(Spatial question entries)

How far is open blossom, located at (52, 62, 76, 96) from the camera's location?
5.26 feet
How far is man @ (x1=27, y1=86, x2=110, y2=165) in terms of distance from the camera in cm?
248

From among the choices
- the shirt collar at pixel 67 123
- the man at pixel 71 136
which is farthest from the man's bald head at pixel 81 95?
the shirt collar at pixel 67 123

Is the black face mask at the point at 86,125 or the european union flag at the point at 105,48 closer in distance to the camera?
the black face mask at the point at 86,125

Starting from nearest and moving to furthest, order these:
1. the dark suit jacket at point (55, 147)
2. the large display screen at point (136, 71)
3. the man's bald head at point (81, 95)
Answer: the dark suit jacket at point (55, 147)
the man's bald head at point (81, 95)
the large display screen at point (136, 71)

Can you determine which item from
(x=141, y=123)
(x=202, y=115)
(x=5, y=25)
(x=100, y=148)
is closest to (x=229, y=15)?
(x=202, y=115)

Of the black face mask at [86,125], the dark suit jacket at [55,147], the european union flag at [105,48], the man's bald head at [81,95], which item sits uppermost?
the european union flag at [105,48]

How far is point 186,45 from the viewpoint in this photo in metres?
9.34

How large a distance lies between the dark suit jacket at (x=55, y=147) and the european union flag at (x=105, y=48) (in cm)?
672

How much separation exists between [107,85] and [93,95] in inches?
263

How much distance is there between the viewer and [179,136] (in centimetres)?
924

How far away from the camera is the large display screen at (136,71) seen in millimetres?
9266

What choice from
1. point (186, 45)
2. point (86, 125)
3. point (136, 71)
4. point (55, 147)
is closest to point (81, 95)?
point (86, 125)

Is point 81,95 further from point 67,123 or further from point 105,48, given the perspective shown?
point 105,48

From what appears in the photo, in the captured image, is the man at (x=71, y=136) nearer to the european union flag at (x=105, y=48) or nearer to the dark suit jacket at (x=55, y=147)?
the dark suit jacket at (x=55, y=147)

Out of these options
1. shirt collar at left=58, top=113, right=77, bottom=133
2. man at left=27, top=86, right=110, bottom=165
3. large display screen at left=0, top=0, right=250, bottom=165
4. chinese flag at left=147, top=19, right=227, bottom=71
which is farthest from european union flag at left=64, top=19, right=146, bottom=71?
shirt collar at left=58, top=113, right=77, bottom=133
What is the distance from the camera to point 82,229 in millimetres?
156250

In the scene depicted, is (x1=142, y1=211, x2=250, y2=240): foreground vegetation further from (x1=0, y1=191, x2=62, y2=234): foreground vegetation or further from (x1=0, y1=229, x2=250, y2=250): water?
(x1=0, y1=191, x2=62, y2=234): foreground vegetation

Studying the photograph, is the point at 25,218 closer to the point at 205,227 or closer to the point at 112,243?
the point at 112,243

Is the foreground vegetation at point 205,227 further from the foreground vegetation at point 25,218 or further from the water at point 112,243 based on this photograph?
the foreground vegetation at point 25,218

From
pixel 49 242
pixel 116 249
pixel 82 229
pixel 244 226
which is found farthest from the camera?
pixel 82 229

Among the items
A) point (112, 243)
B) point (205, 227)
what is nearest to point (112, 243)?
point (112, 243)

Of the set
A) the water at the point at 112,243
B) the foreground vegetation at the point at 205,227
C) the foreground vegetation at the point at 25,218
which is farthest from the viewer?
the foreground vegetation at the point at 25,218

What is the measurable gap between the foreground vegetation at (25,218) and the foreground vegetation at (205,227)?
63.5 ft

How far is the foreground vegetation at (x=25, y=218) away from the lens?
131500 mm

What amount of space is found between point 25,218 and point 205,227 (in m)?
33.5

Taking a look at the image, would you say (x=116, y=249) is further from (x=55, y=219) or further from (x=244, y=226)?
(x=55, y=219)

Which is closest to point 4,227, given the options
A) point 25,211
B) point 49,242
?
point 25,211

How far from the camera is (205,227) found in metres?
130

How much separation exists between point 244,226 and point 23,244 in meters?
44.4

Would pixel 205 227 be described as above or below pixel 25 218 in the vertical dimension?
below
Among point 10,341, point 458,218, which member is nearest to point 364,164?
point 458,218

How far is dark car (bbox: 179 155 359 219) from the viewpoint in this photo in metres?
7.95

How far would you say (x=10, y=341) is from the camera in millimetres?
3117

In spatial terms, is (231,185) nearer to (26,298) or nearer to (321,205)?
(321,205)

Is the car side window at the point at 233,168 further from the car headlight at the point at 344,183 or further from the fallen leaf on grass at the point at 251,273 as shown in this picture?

Task to carry out: Write out every one of the entries above again, reproducing each line verbatim.

Solution to this problem:
How far is open blossom, located at (52, 62, 76, 96) from the camera's location?
5.26 feet
How far is man @ (x1=27, y1=86, x2=110, y2=165) in terms of distance from the camera in cm?
248

From among the choices
- the shirt collar at pixel 67 123
- the man at pixel 71 136
which is farthest from the man's bald head at pixel 81 95?
the shirt collar at pixel 67 123

Is the black face mask at the point at 86,125 or the european union flag at the point at 105,48 closer in distance to the camera?
the black face mask at the point at 86,125

Starting from nearest and moving to furthest, order these:
1. the dark suit jacket at point (55, 147)
2. the large display screen at point (136, 71)
3. the man's bald head at point (81, 95)
Answer: the dark suit jacket at point (55, 147)
the man's bald head at point (81, 95)
the large display screen at point (136, 71)

Can you determine which item from
(x=141, y=123)
(x=202, y=115)
(x=5, y=25)
(x=100, y=148)
is closest to (x=229, y=15)?
(x=202, y=115)

Of the black face mask at [86,125], the dark suit jacket at [55,147], the european union flag at [105,48], the man's bald head at [81,95], which item sits uppermost?
the european union flag at [105,48]

How far is point 186,45 from the viewpoint in this photo in metres?
9.34

How large a distance lies between the dark suit jacket at (x=55, y=147) and the european union flag at (x=105, y=48) (in cm)?
672

How much separation exists between [107,85] and [93,95] in inches?
263

How much distance is there between the viewer and [179,136] (in centimetres)?
924

How far away from the camera is the large display screen at (136,71) seen in millimetres?
9266

What choice from
1. point (186, 45)
2. point (86, 125)
3. point (136, 71)
4. point (55, 147)
is closest to point (81, 95)?
point (86, 125)

Is point 81,95 further from point 67,123 or further from point 105,48, given the perspective shown?
point 105,48

From what appears in the photo, in the captured image, is the man at (x=71, y=136) nearer to the european union flag at (x=105, y=48) or nearer to the dark suit jacket at (x=55, y=147)?
the dark suit jacket at (x=55, y=147)

Out of these options
1. shirt collar at left=58, top=113, right=77, bottom=133
2. man at left=27, top=86, right=110, bottom=165
3. large display screen at left=0, top=0, right=250, bottom=165
4. chinese flag at left=147, top=19, right=227, bottom=71
which is farthest from european union flag at left=64, top=19, right=146, bottom=71?
shirt collar at left=58, top=113, right=77, bottom=133
What is the distance from the camera to point 82,229 in millimetres?
156250

In the scene depicted, is (x1=142, y1=211, x2=250, y2=240): foreground vegetation further from (x1=0, y1=191, x2=62, y2=234): foreground vegetation or further from (x1=0, y1=229, x2=250, y2=250): water?
(x1=0, y1=191, x2=62, y2=234): foreground vegetation

Studying the photograph, is the point at 25,218 closer to the point at 205,227 or closer to the point at 112,243?
the point at 112,243

Is the foreground vegetation at point 205,227 further from the foreground vegetation at point 25,218 or further from the water at point 112,243 based on this photograph?
the foreground vegetation at point 25,218

From
pixel 49 242
pixel 116 249
pixel 82 229
pixel 244 226
which is found farthest from the camera?
pixel 82 229

Among the items
A) point (112, 243)
B) point (205, 227)
what is nearest to point (112, 243)?
point (112, 243)

Of the set
A) the water at the point at 112,243
B) the foreground vegetation at the point at 205,227
C) the foreground vegetation at the point at 25,218
which is farthest from the viewer?
the foreground vegetation at the point at 25,218

What is the measurable gap between the foreground vegetation at (25,218) and the foreground vegetation at (205,227)?
63.5 ft

How far is the foreground vegetation at (x=25, y=218) away from the lens?
131500 mm

What amount of space is found between point 25,218 and point 205,227 (in m)?
33.5

Taking a look at the image, would you say (x=116, y=249) is further from (x=55, y=219) or further from (x=244, y=226)?
(x=55, y=219)

Which is closest to point 4,227, given the options
A) point 25,211
B) point 49,242
?
point 25,211

How far from the camera is (205,227) found in metres?
130

How much separation exists between point 244,226 and point 23,244 in meters?
44.4

Would pixel 205 227 be described as above or below pixel 25 218 in the vertical dimension?
below
Among point 10,341, point 458,218, which member is nearest to point 364,164?
point 458,218

How far is dark car (bbox: 179 155 359 219) from the viewpoint in this photo in metres?
7.95

How far would you say (x=10, y=341) is from the camera in millimetres?
3117

In spatial terms, is (231,185) nearer to (26,298) or nearer to (321,205)?
(321,205)

Is the car side window at the point at 233,168 further from the car headlight at the point at 344,183 or further from the fallen leaf on grass at the point at 251,273 as shown in this picture?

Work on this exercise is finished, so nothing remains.